I mezzi italiani e quelli francesi sono al lavoro innanzitutto per evitare che la chiazza di petrolio possa espandersi e poi per provare a bonificare le acque nel minor tempo possibile evitando danni irreparabili alla flora e alla fauna.

Lo scontro è avvenuto a circa 14 miglia da Capo Corso, nel nord della Corsica.

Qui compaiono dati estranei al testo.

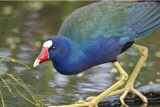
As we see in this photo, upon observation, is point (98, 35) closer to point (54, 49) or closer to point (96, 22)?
point (96, 22)

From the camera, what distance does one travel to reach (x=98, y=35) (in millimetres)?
4316

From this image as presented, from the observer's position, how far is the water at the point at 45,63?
4840mm

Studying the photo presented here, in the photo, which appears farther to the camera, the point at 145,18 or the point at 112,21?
the point at 145,18

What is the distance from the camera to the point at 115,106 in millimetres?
4664

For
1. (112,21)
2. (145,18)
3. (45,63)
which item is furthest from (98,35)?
(45,63)

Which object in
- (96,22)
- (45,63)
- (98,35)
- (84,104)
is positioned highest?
(45,63)

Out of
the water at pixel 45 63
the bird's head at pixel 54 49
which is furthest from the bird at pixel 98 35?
the water at pixel 45 63

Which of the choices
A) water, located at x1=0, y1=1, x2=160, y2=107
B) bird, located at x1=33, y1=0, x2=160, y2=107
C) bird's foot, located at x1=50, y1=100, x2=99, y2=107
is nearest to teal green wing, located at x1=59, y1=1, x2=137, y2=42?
bird, located at x1=33, y1=0, x2=160, y2=107

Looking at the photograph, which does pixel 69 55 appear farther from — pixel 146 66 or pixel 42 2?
pixel 42 2

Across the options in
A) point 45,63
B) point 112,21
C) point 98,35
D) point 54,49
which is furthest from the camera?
point 45,63

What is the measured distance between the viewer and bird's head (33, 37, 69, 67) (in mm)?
4086

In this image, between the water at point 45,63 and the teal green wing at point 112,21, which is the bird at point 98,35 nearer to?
the teal green wing at point 112,21

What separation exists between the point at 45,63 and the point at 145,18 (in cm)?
180

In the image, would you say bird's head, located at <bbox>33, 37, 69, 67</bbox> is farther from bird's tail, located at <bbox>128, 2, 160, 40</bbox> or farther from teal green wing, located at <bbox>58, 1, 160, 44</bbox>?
bird's tail, located at <bbox>128, 2, 160, 40</bbox>
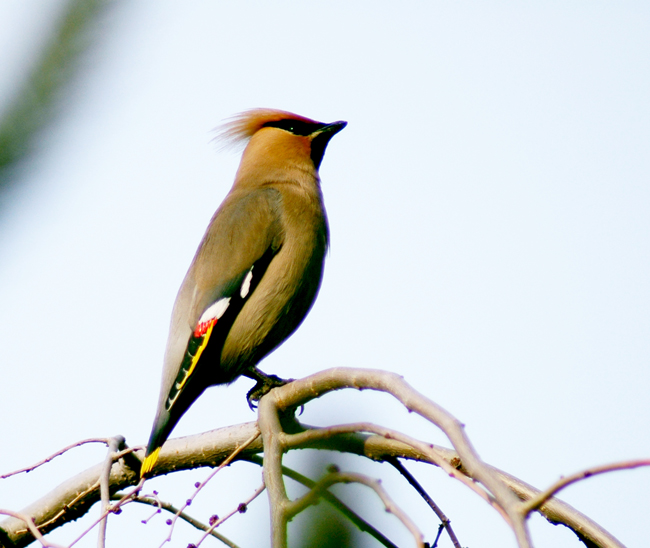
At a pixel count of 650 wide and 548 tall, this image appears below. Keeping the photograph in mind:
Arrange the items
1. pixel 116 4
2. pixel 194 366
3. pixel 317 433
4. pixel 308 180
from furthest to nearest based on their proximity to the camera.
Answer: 1. pixel 308 180
2. pixel 194 366
3. pixel 317 433
4. pixel 116 4

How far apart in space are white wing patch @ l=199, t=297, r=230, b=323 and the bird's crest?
1893 millimetres

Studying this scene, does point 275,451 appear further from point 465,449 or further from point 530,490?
point 465,449

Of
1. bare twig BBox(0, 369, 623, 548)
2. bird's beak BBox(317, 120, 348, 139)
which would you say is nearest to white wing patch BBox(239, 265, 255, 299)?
bare twig BBox(0, 369, 623, 548)

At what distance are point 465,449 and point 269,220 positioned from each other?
2714 millimetres

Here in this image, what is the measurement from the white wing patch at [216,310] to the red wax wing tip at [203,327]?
1 cm

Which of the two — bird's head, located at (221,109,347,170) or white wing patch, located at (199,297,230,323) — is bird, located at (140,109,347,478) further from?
bird's head, located at (221,109,347,170)

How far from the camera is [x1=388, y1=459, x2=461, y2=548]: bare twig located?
6.45 ft

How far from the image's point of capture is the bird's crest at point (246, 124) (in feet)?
17.3

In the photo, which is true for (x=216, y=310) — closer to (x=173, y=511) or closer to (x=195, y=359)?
(x=195, y=359)

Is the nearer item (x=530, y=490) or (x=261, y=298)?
(x=530, y=490)

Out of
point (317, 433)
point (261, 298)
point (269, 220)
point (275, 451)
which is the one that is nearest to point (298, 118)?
point (269, 220)

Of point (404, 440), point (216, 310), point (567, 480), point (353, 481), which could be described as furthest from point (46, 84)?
point (216, 310)

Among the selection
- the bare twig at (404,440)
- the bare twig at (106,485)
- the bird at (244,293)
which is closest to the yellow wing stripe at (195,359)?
the bird at (244,293)

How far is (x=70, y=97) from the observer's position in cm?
87
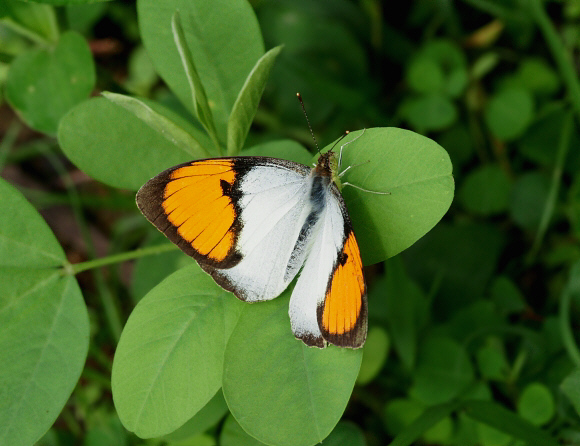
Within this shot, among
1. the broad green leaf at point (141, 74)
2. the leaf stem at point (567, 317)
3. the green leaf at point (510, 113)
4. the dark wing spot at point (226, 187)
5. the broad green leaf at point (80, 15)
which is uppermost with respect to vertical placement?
the broad green leaf at point (80, 15)

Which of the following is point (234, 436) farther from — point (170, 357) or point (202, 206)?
point (202, 206)

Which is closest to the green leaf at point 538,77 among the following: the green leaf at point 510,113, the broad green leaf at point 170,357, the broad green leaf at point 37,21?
the green leaf at point 510,113

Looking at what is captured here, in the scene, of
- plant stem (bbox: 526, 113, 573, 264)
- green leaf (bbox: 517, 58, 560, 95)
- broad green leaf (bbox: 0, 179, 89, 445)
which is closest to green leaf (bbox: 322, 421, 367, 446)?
broad green leaf (bbox: 0, 179, 89, 445)

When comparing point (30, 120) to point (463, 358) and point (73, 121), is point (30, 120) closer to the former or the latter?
point (73, 121)

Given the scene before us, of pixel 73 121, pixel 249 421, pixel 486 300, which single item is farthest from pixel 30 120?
pixel 486 300

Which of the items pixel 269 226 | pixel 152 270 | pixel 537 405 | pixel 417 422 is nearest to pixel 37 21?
pixel 152 270

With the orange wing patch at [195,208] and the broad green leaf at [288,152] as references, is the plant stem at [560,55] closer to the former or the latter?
the broad green leaf at [288,152]
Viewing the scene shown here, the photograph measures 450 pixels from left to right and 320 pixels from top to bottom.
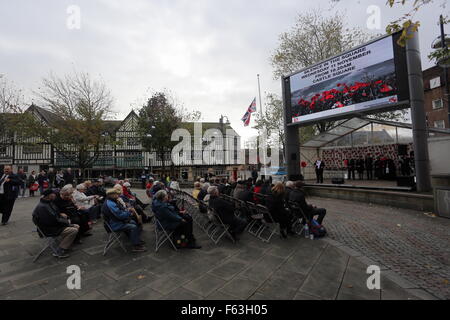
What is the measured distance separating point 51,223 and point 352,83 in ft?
41.0

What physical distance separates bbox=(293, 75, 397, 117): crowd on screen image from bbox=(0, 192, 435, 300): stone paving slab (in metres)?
7.89

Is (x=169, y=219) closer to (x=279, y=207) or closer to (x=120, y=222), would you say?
(x=120, y=222)

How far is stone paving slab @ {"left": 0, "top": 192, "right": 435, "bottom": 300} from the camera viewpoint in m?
2.58

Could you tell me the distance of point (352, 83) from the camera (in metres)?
9.41

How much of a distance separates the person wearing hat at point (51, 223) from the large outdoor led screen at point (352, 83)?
11692 millimetres

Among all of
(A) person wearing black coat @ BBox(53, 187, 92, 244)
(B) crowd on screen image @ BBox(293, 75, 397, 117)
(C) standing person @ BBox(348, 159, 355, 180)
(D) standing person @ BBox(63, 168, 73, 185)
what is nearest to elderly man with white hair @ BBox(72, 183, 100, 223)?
(A) person wearing black coat @ BBox(53, 187, 92, 244)

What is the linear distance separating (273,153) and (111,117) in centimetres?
2735

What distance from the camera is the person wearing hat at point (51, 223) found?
3588 mm

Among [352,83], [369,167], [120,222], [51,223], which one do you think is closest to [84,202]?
[51,223]

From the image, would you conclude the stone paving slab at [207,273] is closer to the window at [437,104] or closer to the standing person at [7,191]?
the standing person at [7,191]

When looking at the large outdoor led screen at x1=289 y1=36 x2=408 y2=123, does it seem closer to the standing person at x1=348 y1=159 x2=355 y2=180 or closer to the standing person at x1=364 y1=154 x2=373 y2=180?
the standing person at x1=348 y1=159 x2=355 y2=180

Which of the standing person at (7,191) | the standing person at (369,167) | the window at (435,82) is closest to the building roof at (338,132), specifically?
the standing person at (369,167)

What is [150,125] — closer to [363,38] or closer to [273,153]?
[363,38]
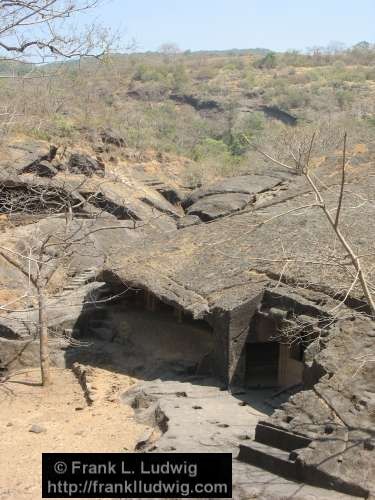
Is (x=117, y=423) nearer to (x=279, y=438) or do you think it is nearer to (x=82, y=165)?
(x=279, y=438)

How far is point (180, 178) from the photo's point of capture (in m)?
31.4

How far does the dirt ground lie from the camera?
8.95 meters

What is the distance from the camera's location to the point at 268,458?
768cm

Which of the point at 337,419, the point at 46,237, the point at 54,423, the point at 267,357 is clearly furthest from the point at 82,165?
the point at 337,419

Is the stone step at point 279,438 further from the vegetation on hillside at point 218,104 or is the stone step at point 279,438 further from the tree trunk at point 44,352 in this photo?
the vegetation on hillside at point 218,104

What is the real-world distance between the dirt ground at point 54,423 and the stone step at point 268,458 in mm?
2108

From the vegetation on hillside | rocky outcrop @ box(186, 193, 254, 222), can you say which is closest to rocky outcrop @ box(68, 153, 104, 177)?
the vegetation on hillside

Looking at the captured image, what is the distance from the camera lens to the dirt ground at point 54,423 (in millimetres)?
8953

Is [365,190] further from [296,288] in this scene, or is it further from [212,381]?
[212,381]

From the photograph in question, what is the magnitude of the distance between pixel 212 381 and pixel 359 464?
4626 mm

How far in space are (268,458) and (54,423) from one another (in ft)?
14.1

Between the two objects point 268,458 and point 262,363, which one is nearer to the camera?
point 268,458

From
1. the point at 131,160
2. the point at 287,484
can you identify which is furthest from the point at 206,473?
the point at 131,160

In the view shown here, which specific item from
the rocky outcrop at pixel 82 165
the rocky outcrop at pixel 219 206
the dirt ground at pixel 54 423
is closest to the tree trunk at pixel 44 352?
the dirt ground at pixel 54 423
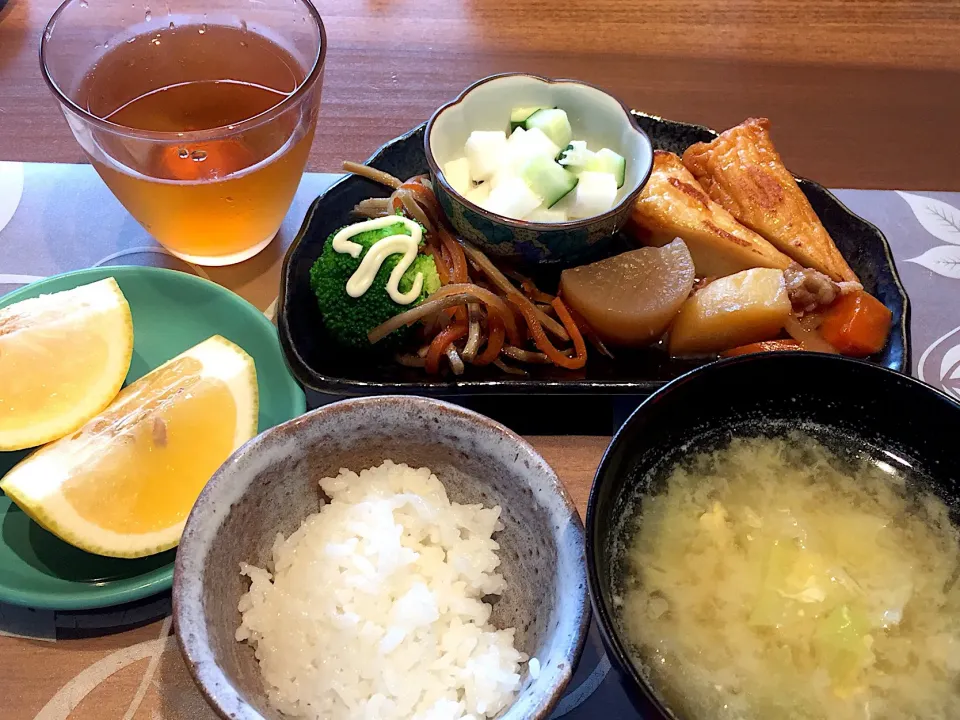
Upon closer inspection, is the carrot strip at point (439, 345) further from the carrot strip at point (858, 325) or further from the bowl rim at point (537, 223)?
the carrot strip at point (858, 325)

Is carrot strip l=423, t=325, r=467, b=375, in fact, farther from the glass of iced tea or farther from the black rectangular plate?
the glass of iced tea

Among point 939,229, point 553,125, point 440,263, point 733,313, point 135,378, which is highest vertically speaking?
point 553,125

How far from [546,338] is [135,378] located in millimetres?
971

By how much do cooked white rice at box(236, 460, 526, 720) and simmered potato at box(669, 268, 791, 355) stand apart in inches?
30.4

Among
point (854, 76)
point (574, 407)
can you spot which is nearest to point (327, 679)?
point (574, 407)

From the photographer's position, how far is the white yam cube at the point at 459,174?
6.17ft

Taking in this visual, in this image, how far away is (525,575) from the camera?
1.25m

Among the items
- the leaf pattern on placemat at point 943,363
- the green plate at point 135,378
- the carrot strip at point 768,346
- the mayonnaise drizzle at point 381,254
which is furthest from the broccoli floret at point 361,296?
the leaf pattern on placemat at point 943,363

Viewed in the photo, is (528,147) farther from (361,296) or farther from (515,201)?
(361,296)

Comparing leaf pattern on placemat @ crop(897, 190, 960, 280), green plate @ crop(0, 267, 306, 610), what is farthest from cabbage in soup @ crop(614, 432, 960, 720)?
leaf pattern on placemat @ crop(897, 190, 960, 280)

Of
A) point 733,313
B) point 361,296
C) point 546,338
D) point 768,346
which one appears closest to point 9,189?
point 361,296

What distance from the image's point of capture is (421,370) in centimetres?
176

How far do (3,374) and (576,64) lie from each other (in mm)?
2052

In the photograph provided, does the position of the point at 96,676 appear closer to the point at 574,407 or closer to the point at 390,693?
the point at 390,693
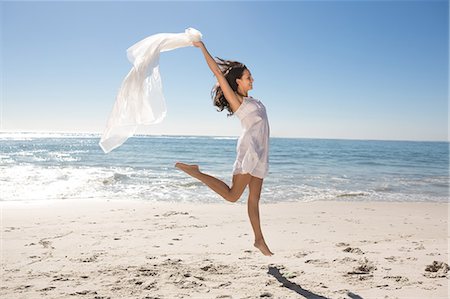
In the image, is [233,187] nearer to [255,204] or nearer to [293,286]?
[255,204]

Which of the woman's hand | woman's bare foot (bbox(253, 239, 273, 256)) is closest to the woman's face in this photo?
the woman's hand

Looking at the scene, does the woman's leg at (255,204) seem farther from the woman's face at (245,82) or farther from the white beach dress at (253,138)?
the woman's face at (245,82)

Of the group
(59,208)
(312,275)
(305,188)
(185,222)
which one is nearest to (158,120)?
(312,275)

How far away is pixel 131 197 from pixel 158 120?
6.42 m

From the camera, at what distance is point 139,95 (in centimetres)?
454

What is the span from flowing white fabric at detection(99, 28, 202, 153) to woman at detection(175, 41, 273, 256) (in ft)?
2.01

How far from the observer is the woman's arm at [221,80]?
13.4 ft

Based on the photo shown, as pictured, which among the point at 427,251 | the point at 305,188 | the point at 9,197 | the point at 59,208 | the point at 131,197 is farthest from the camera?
the point at 305,188

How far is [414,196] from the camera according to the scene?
11.9 metres

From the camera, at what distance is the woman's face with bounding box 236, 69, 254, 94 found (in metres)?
4.34

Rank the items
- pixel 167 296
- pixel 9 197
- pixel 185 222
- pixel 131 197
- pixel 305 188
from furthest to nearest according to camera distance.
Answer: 1. pixel 305 188
2. pixel 131 197
3. pixel 9 197
4. pixel 185 222
5. pixel 167 296

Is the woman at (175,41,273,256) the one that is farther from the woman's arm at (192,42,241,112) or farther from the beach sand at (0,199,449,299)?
the beach sand at (0,199,449,299)

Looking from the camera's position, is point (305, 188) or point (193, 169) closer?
point (193, 169)

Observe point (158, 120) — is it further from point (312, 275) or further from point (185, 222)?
point (185, 222)
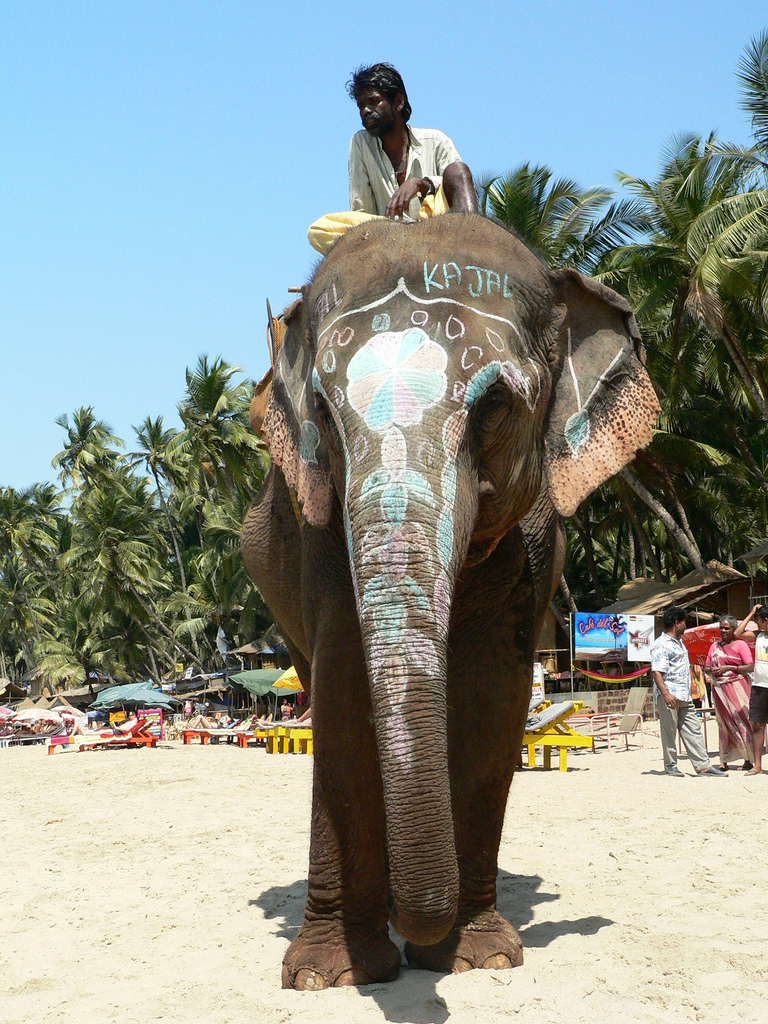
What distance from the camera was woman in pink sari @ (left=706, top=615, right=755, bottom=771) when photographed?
39.8ft

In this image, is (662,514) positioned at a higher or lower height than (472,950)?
higher

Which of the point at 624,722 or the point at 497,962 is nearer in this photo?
the point at 497,962

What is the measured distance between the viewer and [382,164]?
5.64 metres

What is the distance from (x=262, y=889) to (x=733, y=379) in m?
29.3

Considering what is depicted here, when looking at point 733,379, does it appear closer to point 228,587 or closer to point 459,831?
point 228,587

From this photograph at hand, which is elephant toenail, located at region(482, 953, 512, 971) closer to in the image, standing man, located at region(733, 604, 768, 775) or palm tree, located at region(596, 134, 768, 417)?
standing man, located at region(733, 604, 768, 775)

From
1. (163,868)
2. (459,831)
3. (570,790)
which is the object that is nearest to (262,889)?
(163,868)

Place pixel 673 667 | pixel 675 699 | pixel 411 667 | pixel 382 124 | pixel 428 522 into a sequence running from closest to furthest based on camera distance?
pixel 411 667, pixel 428 522, pixel 382 124, pixel 675 699, pixel 673 667

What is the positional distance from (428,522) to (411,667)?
471mm

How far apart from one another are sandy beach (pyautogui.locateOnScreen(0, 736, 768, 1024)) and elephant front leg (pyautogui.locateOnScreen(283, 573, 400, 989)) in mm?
168

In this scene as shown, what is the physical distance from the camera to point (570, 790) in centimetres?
1123

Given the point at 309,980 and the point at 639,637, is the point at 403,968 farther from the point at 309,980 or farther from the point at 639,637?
the point at 639,637

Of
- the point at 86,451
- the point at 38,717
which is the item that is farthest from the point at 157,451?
the point at 38,717

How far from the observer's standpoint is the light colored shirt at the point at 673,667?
1228cm
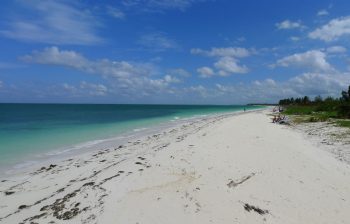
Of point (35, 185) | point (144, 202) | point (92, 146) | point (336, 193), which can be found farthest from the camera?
point (92, 146)

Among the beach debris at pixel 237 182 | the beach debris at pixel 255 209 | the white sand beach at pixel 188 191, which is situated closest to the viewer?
the white sand beach at pixel 188 191

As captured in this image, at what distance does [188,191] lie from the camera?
23.9 ft

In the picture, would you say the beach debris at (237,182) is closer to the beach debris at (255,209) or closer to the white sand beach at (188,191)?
the white sand beach at (188,191)

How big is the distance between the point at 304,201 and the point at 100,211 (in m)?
4.91

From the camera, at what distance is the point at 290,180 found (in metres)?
8.66

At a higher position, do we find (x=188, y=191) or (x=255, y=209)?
(x=188, y=191)

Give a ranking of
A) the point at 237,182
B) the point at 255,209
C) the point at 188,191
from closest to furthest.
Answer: the point at 255,209, the point at 188,191, the point at 237,182

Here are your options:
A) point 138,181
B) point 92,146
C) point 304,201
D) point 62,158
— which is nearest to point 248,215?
point 304,201

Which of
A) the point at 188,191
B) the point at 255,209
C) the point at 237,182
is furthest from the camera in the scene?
the point at 237,182

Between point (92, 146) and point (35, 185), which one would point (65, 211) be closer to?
point (35, 185)

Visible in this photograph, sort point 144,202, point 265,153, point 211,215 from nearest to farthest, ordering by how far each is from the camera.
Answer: point 211,215 → point 144,202 → point 265,153

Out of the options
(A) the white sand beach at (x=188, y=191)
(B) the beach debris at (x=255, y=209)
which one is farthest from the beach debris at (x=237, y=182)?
(B) the beach debris at (x=255, y=209)

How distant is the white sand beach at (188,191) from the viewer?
6.20 meters

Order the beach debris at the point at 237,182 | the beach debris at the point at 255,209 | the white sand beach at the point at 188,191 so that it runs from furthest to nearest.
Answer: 1. the beach debris at the point at 237,182
2. the beach debris at the point at 255,209
3. the white sand beach at the point at 188,191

Sul posto, per conto del Ministero dell'Ambiente, è già operante uno dei tre mezzi antinquinamento della società consortile Castalia, concessionaria del servizio di antinquinamento nazionale.

Attualmente le autorità stanno lavorando per mitigare il danno e la situazione viene costantemente monitorata anche per mezzi aerei, si attendono ulteriori sviluppi.

Introdurre norme "precise sulla protezione e sulla tutela del Santuario dei Cetacei è una scelta non più rinviabile".